Re: Jumping into middle of instruction
- From: "Wolfgang Kern" <spamtrap@xxxxxxxxxx>
- Date: Thu, 28 Feb 2008 15:59:56 +0100
Bob Masta wrote:
mybwpp asked:
Can we categorize this technique of jumping into middle ofNo, SMC is a different story.
instructions, as 'self modifying code'?
start:
; this works only in true RealMode!
cmp al,80h
jns L1:
mov word CS:[L2],9090h ;two NOPs
L1:
... ;put some code in here to avoid prefetched remains
mov ax...
add ax,cx
L2:
JC L3 ;this two bytes may become NOPS
...
How does Real Mode make a difference here?

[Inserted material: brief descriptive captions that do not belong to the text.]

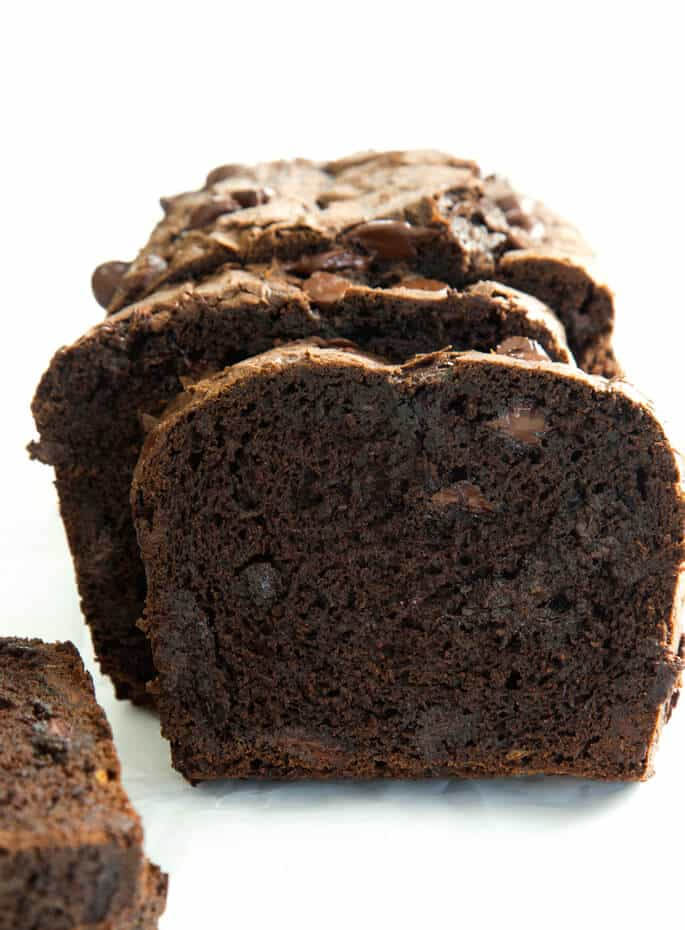 Close top of chocolate zucchini bread on a white surface
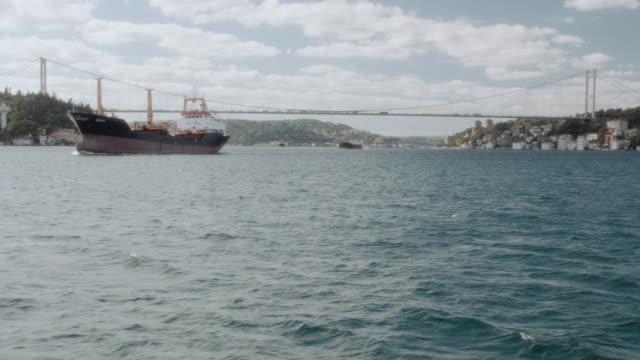 pov drifting through rippling, blue waters passing a ship before approaching the bosporus bridge / turkey - vagare senza meta video stock e b–roll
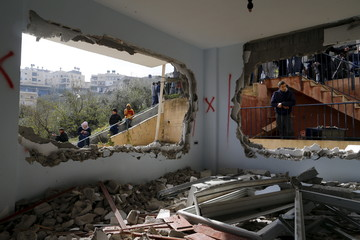 Relatives and onlookers look at the demolished house of Palestinian Allyan in Jabel Mukaber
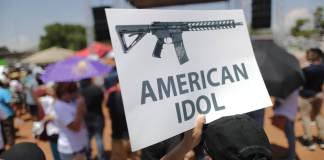 EL PASO, TEXAS - A demonstrator holds a sign depicting an assault rifle at a protest against President Trump's visit, following a mass shooting which left at least 22 people dead, on August 7, 2019. Protestors also called for gun control and denounced white supremacy. (Photo by Mario Tama/Getty Images)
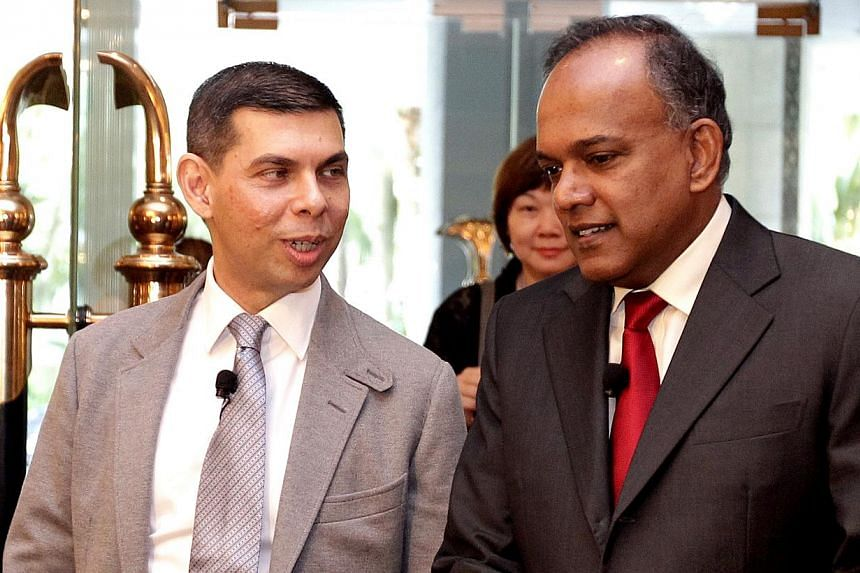 Straits Times Editor Warren Fernandez (left) with Law and Foreign Minister K. Shanmugamat the ST Global Forum on Nov 29, 2013. The minister said that the Government is not out to curtail freedom of expression but it believes people should be he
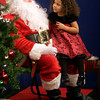 "Gloucester: Samara Salah, 4, tells Santa what she would like him to bring for Christmas during a taping of ""Santa Party!"" at the Cape Ann TV Studio. ""Santa Party!"" will air from 5:30 to 9:30 p.m. on Christmas Eve and from 6 a.m. to 1 p.m. and 5:30 to 9:00 p.m. on Christmas Day. Photo by Kate Glass/Gloucester Daily Times"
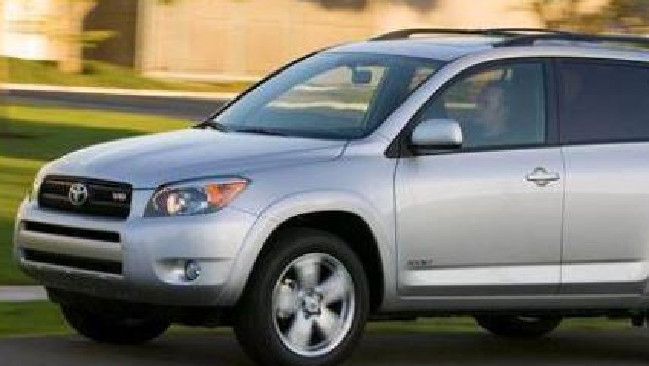 The woman was driving a  silver SUV similar in size to a Toyota Rav 4.
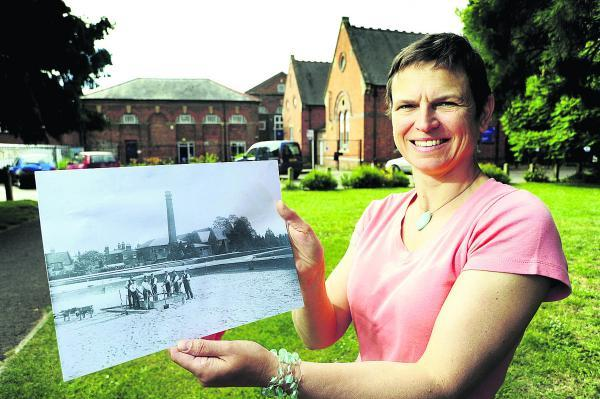 thisisoxfordshire: Oxford historian Liz Woolley with a photo showing the old waterworks buildings, with the now South Oxford Community Centre behind her. Picture: OX68386 David Fleming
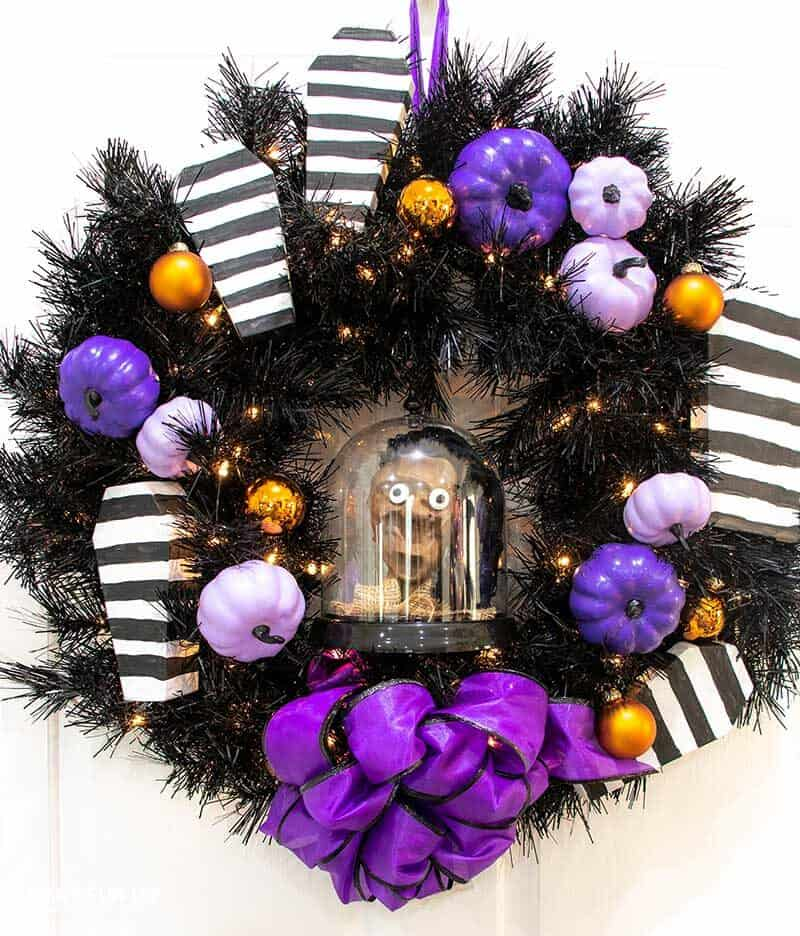 black wreath with purple punkims and black & white striped coffins on it with purple bow and shrunken Beetlejuice head inside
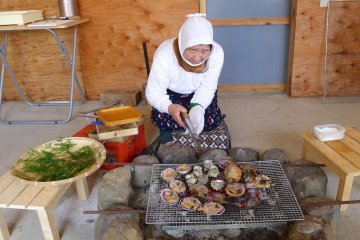 Lunch is served by women in traditonal divers' outfits
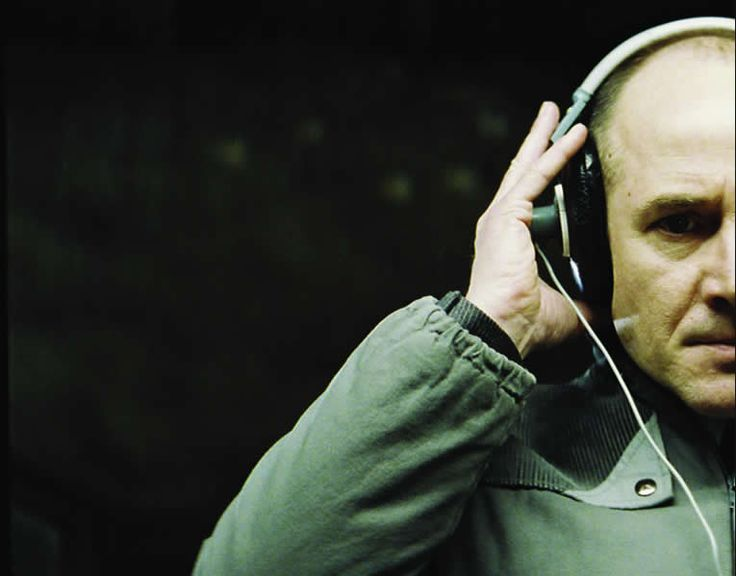 Still from the film, showing Captain Wiesler listening intently to headphones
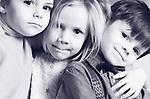 Black and white close up portrait of three children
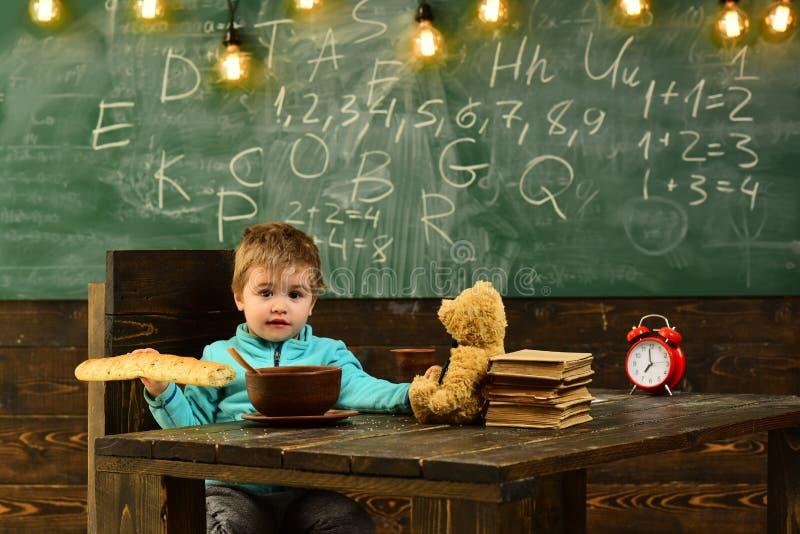 Concetto dell'alimento Il ragazzino mangia l'alimento alla scuola Il bambino gode dell'alimento saporito durante l'intervallo di  fotografia stock libera da diritti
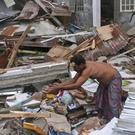 A resident clears rubble from the ruin of his house in Pidie Jaya (AP)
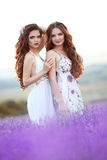 Beautiful young two women over a violet lavender field in Proven Royalty Free Stock Images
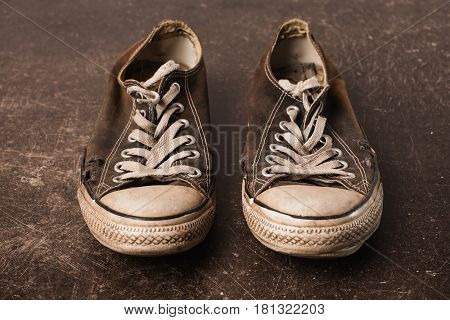 Old black sneakers on a dark marble background. Footwear for outdoor activities. Object on a dark background. Transparent object. Conceptual object. The objects are on the table. Object on marble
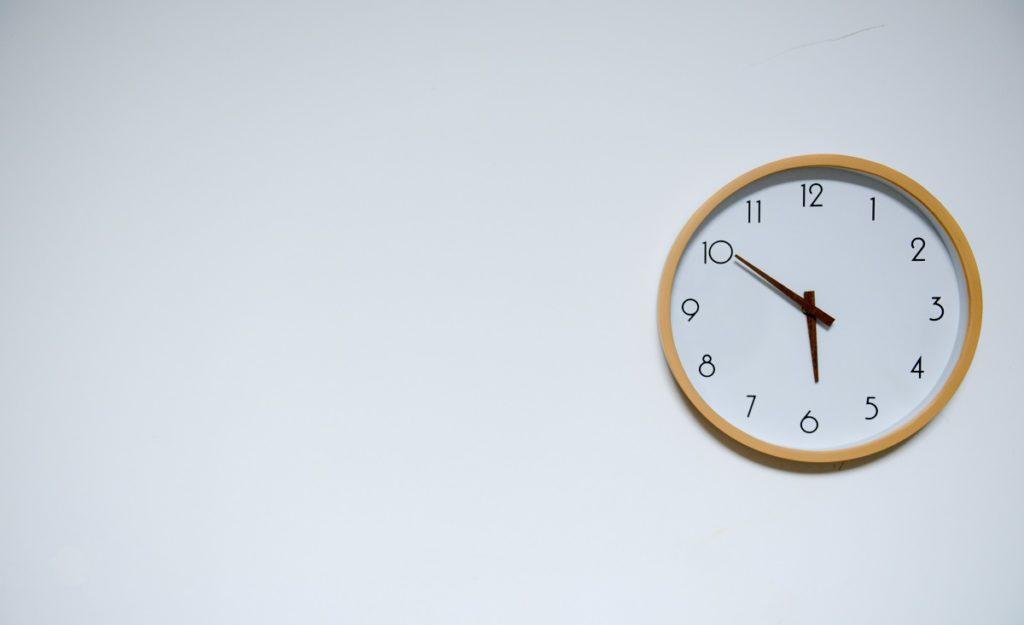 wall clock in a blanl background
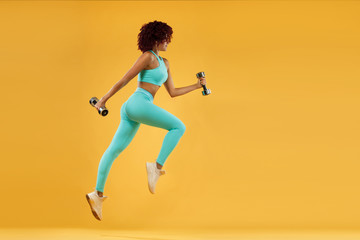 Strong athletic, woman sprinter or runner, running on yellow background with dumbbells wearing sportswear. Fitness and sport motivation.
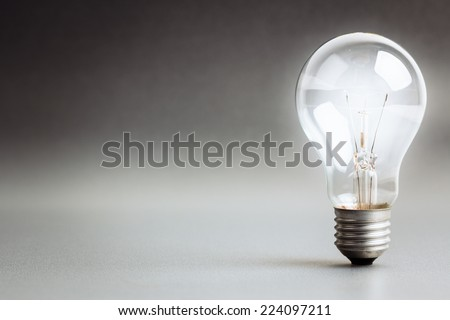 Light bulb glowing white light - stock photo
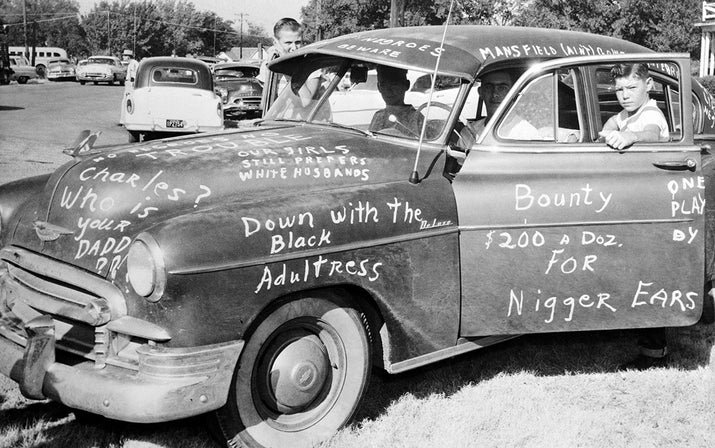Roy Lee Howlett, 14, stands beside a car painted with signs protesting the desegregation of Mansfield High School in Dallas on Aug. 31, 1956.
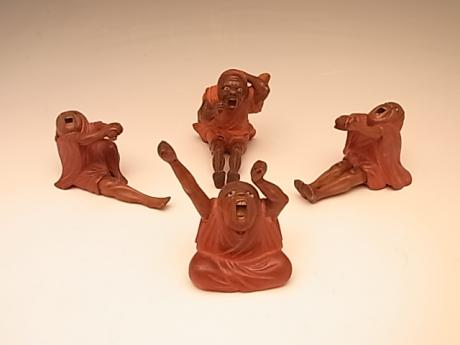 JAPANESE EARLY 20TH CENTURY SET OF CARVED DARUMA (4)<br><font color=red><b>SOLD</b></font>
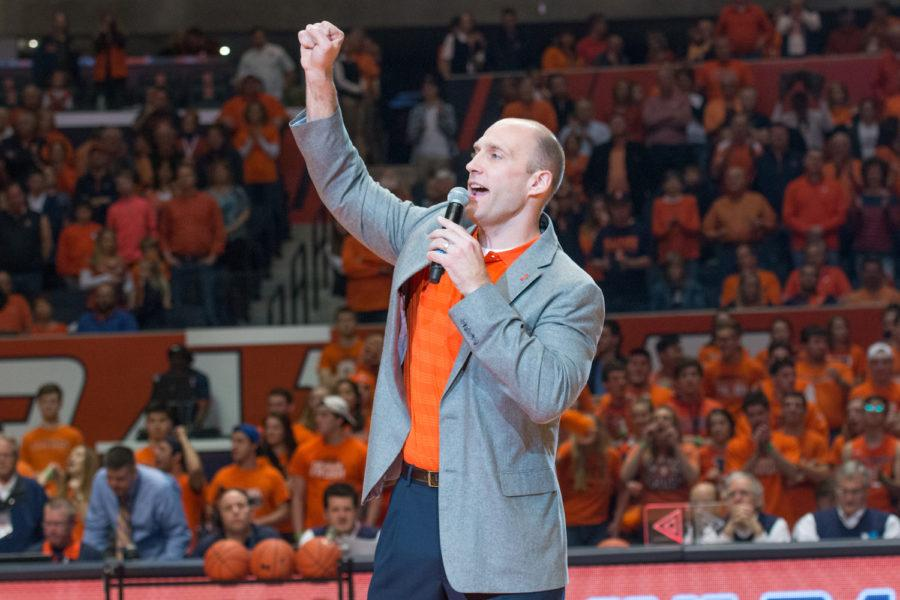 Illinois' new athletic director Josh Whitman lead the State Farm Center crowd in an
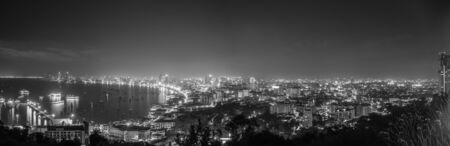 land development: Panorama  black and white cityscapes of pattaya in the night and the city is business growth.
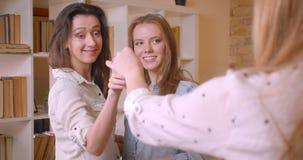 Tiro do close up dos pares lésbicas bonitos novos que compram um plano e que obtêm chaves de um corretor de imóveis que abraça al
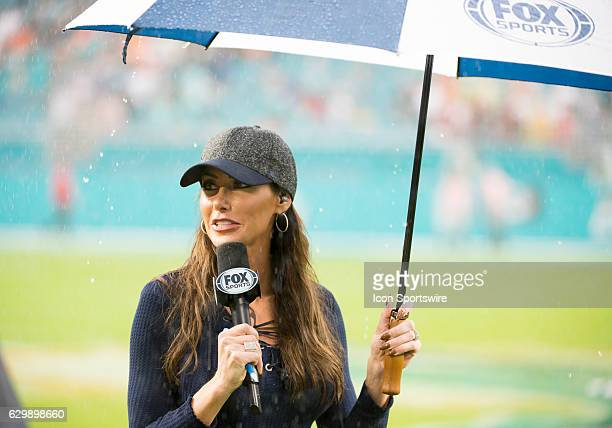 Sports field reporter Holly Sonders holds a microphone and umbrella in the rain on the field after the NFL football game between the Arizona...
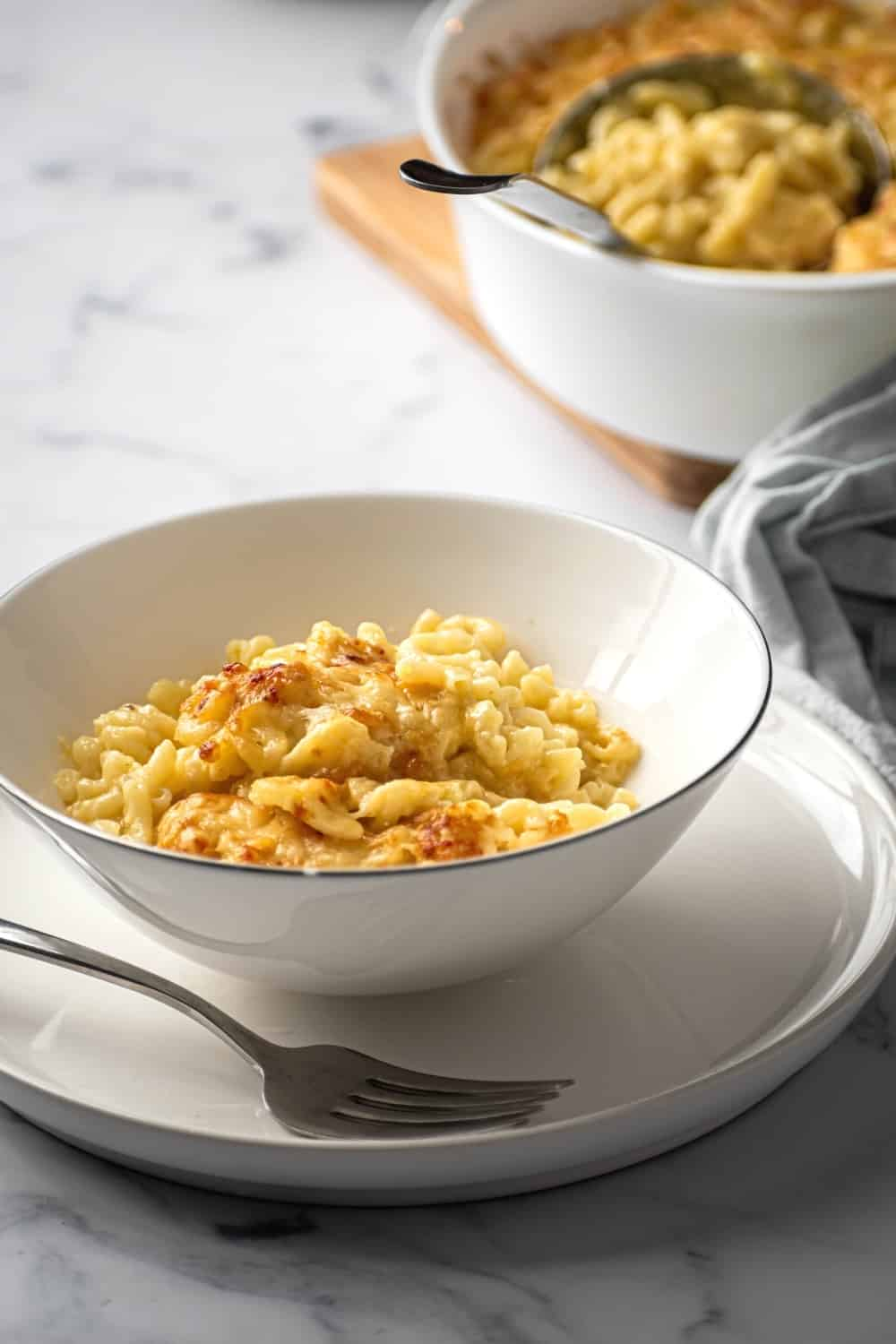 A white bowl with mac & cheese in it on a white plate. There is a fork on the plate and the plate is on a white counter. Behind it is part of a white dish with mac & cheese in it.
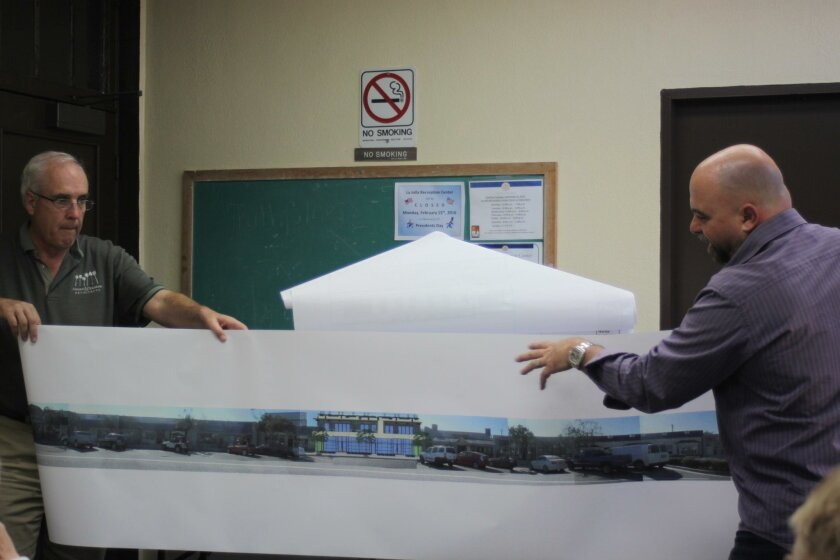 Bird Rock mixed-use project applicant Claude-Anthony Marengo (right) shows a rendering to illustrate how his project fits with surrounding buildings.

You can't direct write to CodeSeg in protected mode.
I thought it only had to do with the processor architecture,
regarding the depth of the
prefetch queue and whether it was smart enough to know when to
invalidate the queue when you use short forward SMC.
Yes, but I encountered this prefetch issue also on modern CPUS.
On modern processors it's probably not a good idea to
depend upon a certain depth of prefetch queue, but in the
Olden Days (before CPUID) when there were only a few x86 CPUs and
they had known queue differences, you could identify the CPU by
its queue length. You modified code at known distances ahead,
and if the modifications were ignored you knew that those instructions
must have already been in the queue.
Right.
SMC is of rare use anyway, I use it only on video mode changes to
save on just minor different routines and make this 'variables'
to contants for speed reason.
To answer the OP, self-modifying code is anything that alters
the actual code. The jump-into-instruction leaves the code
unaltered, and just takes a different path through it.
Yeah.
__
wolfgang
.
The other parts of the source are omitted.